- _Texte présenté_
- - - -

Nous devons donc apprendre à regarder, à chaque instant, d’où viennent les pensées et où elles vont. Si nous faisons cela nous verrons que le flux de pensées diminue, et que le bavardage mental qui est sans cesse présent s’arrête. Finalement, si nous persistons assez longtemps dans cette prise de conscience des pensées, l’esprit devient à certains moments - durant certains pics de méditation - complètement silencieux. Toutes les pensées discursives, toutes les idées et tous les concepts s’effaceront, et l’esprit restera silencieux et vide, bien qu’en même temps plein. Ce silence, ce vide de l’esprit, est bien plus difficile à réaliser et à expérimenter que le simple silence de la parole ; mais c’est à ce point, quand du fait de la prise de conscience l’esprit devient silencieux et les pensées s’évanouissent, ne laissant derrière elles que l’attention et la conscience pures et claires, que commence la vraie méditation.
Ces trois sortes de prise de conscience de soi - la prise de conscience du corps et de ses mouvements, la prise de conscience des sentiments et des émotions, et la prise de conscience des pensées - devraient être pratiquées, nous dit-on, tout le temps, quel que soit ce que nous faisons. Tout au long de la journée et même, avec quelque pratique, de la nuit - même durant les rêves - nous devrions continuer à prendre conscience. Si tout le temps nous prenons ainsi conscience : conscience de la position de notre corps, de notre façon de poser le pied ou de lever le bras ; conscience de ce que nous disons ; conscience de nos sensations, que nous sommes heureux, tristes,ou neutres ; et conscience de ce que nous pensons, que cette pensée soit dirigée ou non - si tout le temps nous prenons conscience de cette façon, pour la totalité de notre vie si possible, alors nous verrons que graduellement et imperceptiblement, mais néanmoins sûrement, cette prise de conscience transmutera et transformera tout notre être, tout notre caractère. D’un point de vue psychologique, la prise de conscience est l’agent de transformation le plus puissant que nous connaissions. Si nous chauffons de l’eau, l’eau se transforme en vapeur. Si, d’une façon similaire, nous appliquons la prise de conscience à tout contenu psychique, ce contenu est affiné et sublimé.
3. Prise de conscience des gens
La conscience que nous avons des gens n’est habituellement pas une conscience d’eux en tant qu’êtres humains mais en tant que choses ou objets « situés au-dehors ». En d’autres termes, nous sommes conscients d’eux entant que corps physiques affectant notre corps physique. Cette façon d’être conscient des autres n’est pas suffisante. Nous devons prendre conscience d’eux en tant que personnes.

- - - -

- _Relevé_
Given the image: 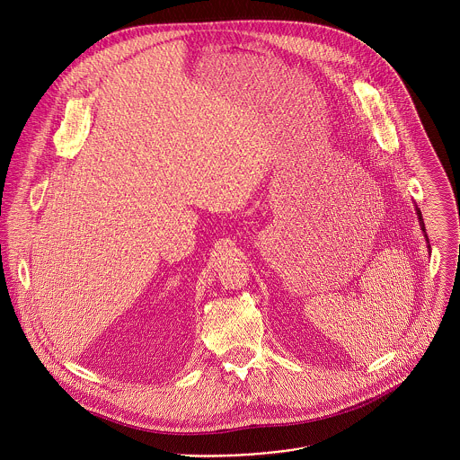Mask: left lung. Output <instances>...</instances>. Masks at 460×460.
<instances>
[{
	"label": "left lung",
	"instance_id": "8db88e82",
	"mask_svg": "<svg viewBox=\"0 0 460 460\" xmlns=\"http://www.w3.org/2000/svg\"><path fill=\"white\" fill-rule=\"evenodd\" d=\"M418 217H420V223H421V228H423V232H425V223H423V216H421V212L418 210ZM425 235H427V232H425ZM427 241H429V237H427ZM429 248H430V244H429Z\"/></svg>",
	"mask_w": 460,
	"mask_h": 460
}]
</instances>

- - - -

- _Consigne_
Recopiez à l'identique le passage du texte sur la prise de conscience situé entre « 3. Prise de » et « tant que personnes. », bornes incluses.

- _La solution_
3. Prise de conscience des gens
La conscience que nous avons des gens n’est habituellement pas une conscience d’eux en tant qu’êtres humains mais en tant que choses ou objets « situés au-dehors ». En d’autres termes, nous sommes conscients d’eux entant que corps physiques affectant notre corps physique. Cette façon d’être conscient des autres n’est pas suffisante. Nous devons prendre conscience d’eux en tant que personnes.